In 1959, at a time when Rock and Roll seemed to be fading, Johnny Mathis had the number one album in the US. Elvis was in the army and Jerry Lee Lewis and Little Richard couldn't make a hit record when Mathis' L.P. "Heavenly" became his second to reach the top.

In 1964, Shirley Ellis recorded a song that she co-wrote with Lincoln Chase, "The Name Game," as a follow-up to her #8 hit, "The Nitty Gritty." Her latest effort would reach #3 on the Billboard Hot 100 and #4 on the R&B chart. As most of us figured out as kids, playing the game with names such as Alice, Dallas, Tucker, Chuck, Bart, Art, Marty, Mitch, Rich, Richie, Maggie, Ruby, Danny or Annie, results in profanity or rude language.

In 1966, the Monkees’ debut album started a 13-week run at #1 on the US album chart, selling over 3 million copies in three months.

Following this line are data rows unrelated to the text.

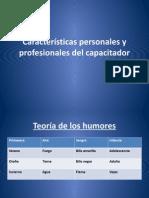 Caracteristicas Personales y Profesionales Del Capacitador[1]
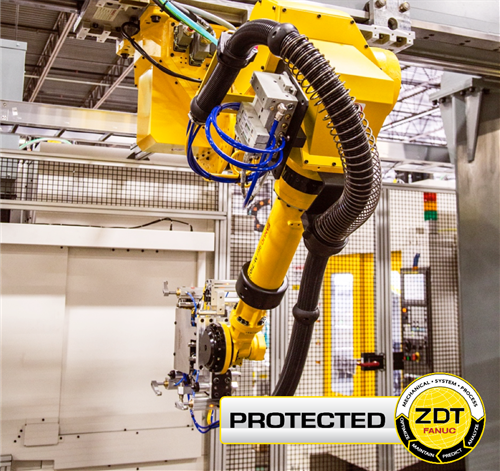 zdt-protected-robot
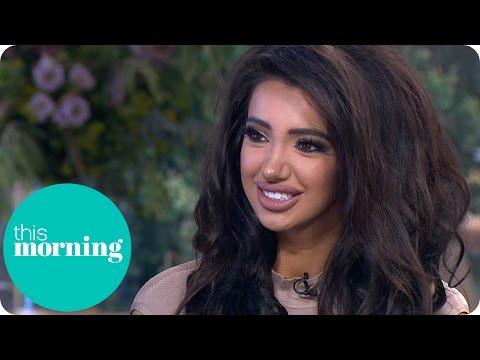 muslim uk dating website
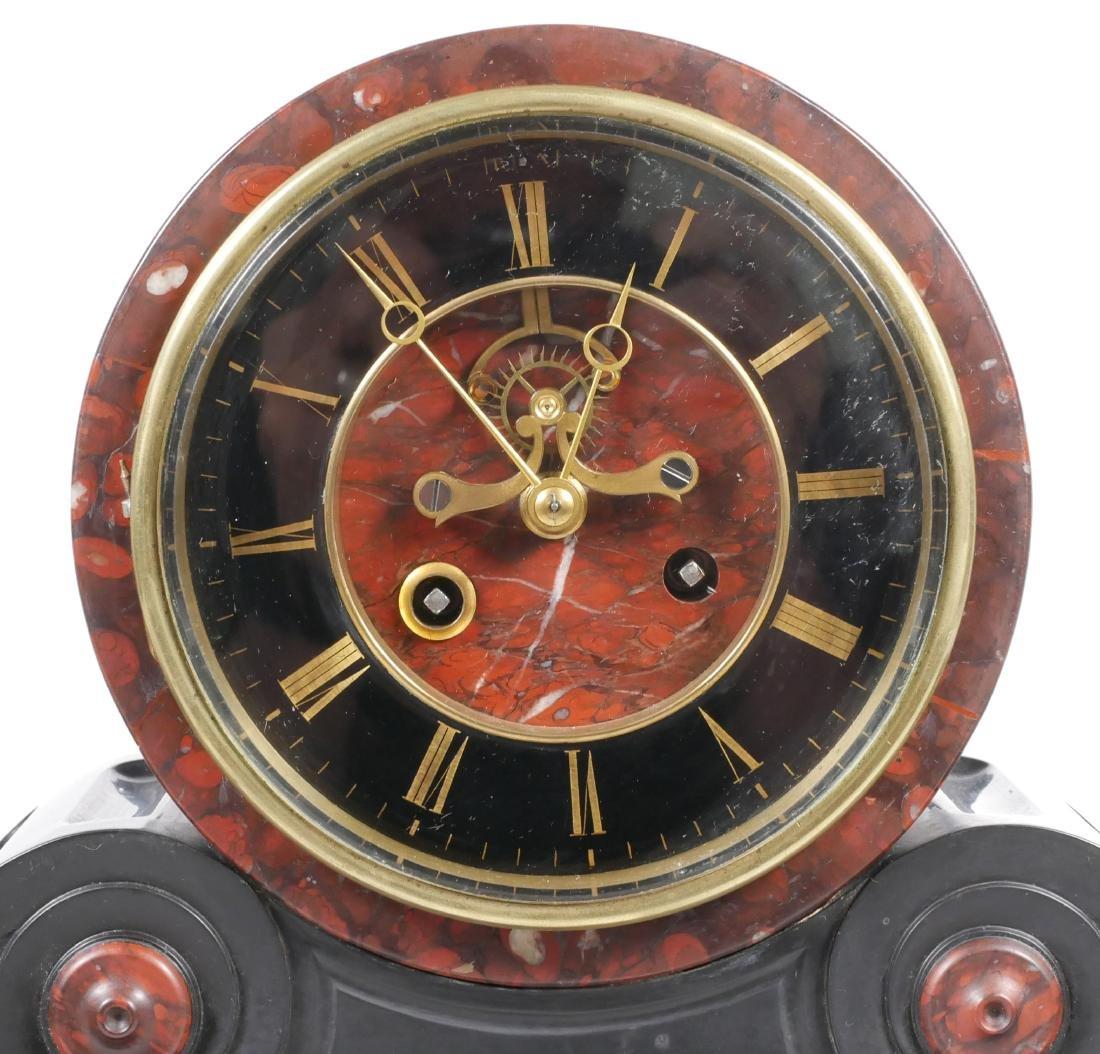 Detouche Open Escapement French Mantel Clock - 2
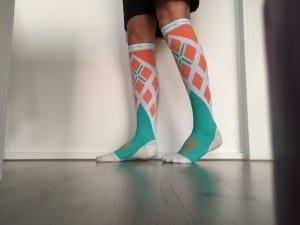 stox energy skiing socks
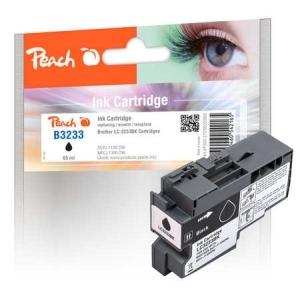Peach  Tintenpatrone schwarz kompatibel zu Toner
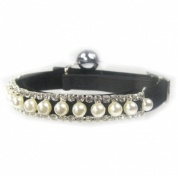 Posh Pearl Cat Collar | Black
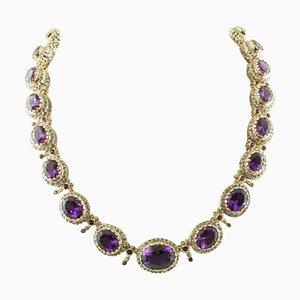 Handgefertigte Halskette aus Amethyst, 9 Karat Roségold und Silber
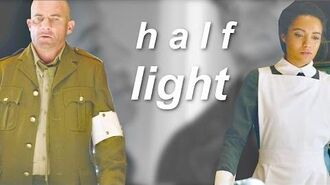 Mick & Amaya Half Light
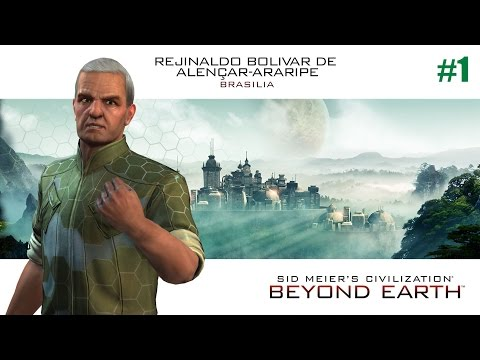 Civilization: Beyond Earth - Rising Tide - Let's Play Brasilia (Apollo) #1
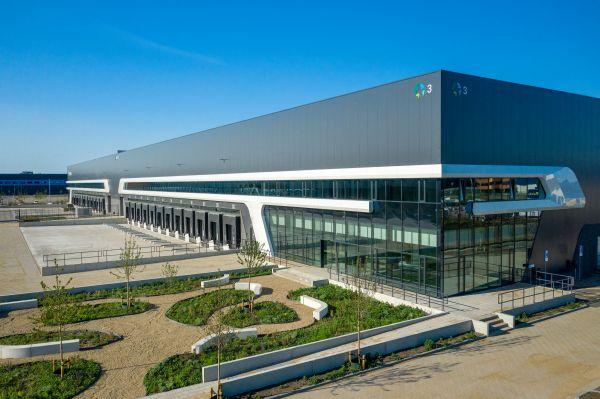 Large-Prologis-Park-Waalwijk-DC3B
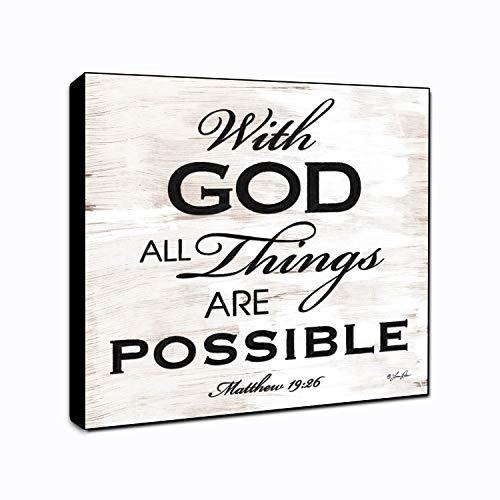(LACOFFIO with God Matthew 19:26 Wall Art Spiritual Décor Plaque 6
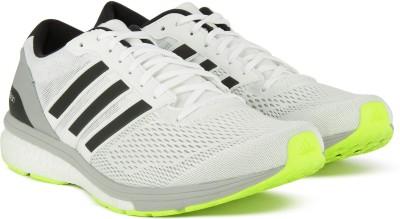 14460c1ae 41% OFF on ADIDAS ADIZERO BOSTON 6 WIDE Running Shoes For Men(White) on  Flipkart   PaisaWapas.com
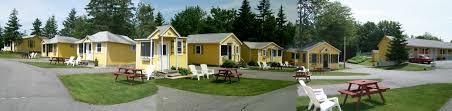 bar harbor maine cottages motel vacation reservations sunnyside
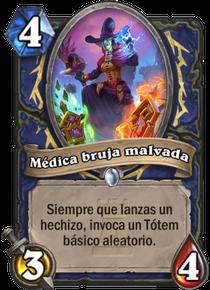 Médica bruja malvada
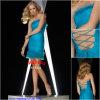 Vestido de noite bonito, vestido encantador AY5334 do baile de finalistas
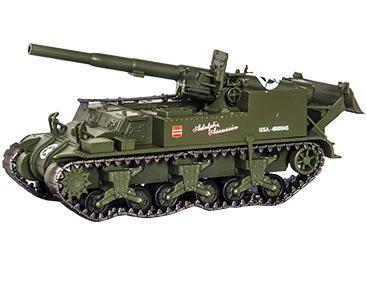 GUN MOTOR CARRIAGE M12 USA+ FASCÍCULO 74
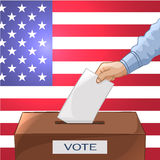 Voting concept - hand putting paper in the ballot box. Elections Stock Photography
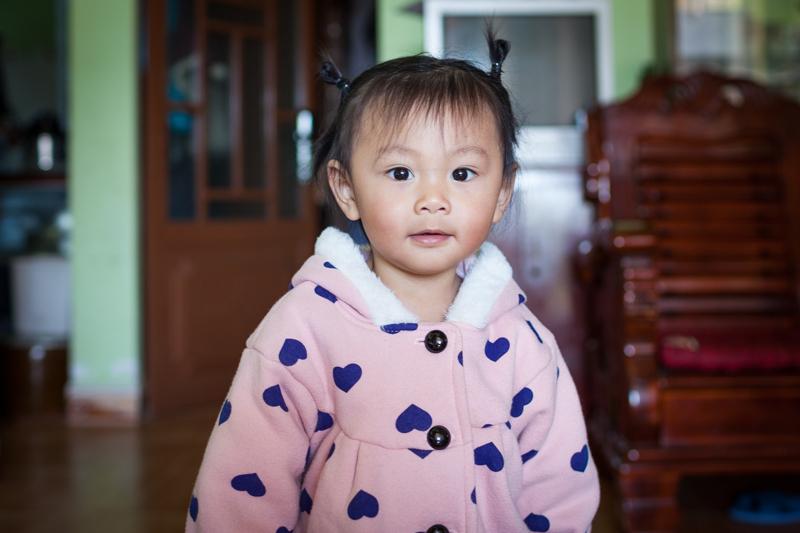 Vietnam_20190408_MariaPeterson0043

In 1966, Donovan's "Mellow Yellow" was released and began its climb to #8 in the UK and #2 in the US. It was long rumored that the song is about smoking dried banana skins, which was believed to be a hallucinogenic drug in the 1960s, but this rumor has since been debunked. The song's title actually refers to the fact that Donovan had suffered from liver disease in early 1966 and had become severely jaundiced. In an interview with the June 18, 2011 edition of the NME, Donovan was asked what the song was actually about? He replied: "Quite a few things. Being mellow, laid-back, chilled out. 'They call me Mellow Yellow, I'm the guy who can calm you down.' Lennon and I used to look in the back of newspapers and pull out funny things and they'd end up in songs. So it's about being cool, laid-back, and also the electrical bananas that were appearing on the scene - which were ladies vibrators."

In 1968, the UK book and record chain W.H. Smiths refused to display The Jimi Hendrix Experience album 'Electric Ladyland,' due to the naked girls featured on the sleeve. The album was then made available as two albums with changed artwork after the complaints.

In 1970, the Doors make their last appearance as a quartet in New Orleans. Ray Manzarek, Robbie Krieger and John Densmore later recall watching Jim Morrison lose "all his energy" as the concert drags to an end. The group then records the L.A. Woman album, and Morrison subsequently moves to Paris, where he dies on July 3 of the following year.

Also in 1970, Jefferson Starship singer Marty Balin's rock opera "Rock Justice" opens a four-day run at San Francisco's Old Waldorf night club. Balin stars in and codirects the musical, about a rock star who dreams he's on trial for not having a hit record. It will also be made into a videotape.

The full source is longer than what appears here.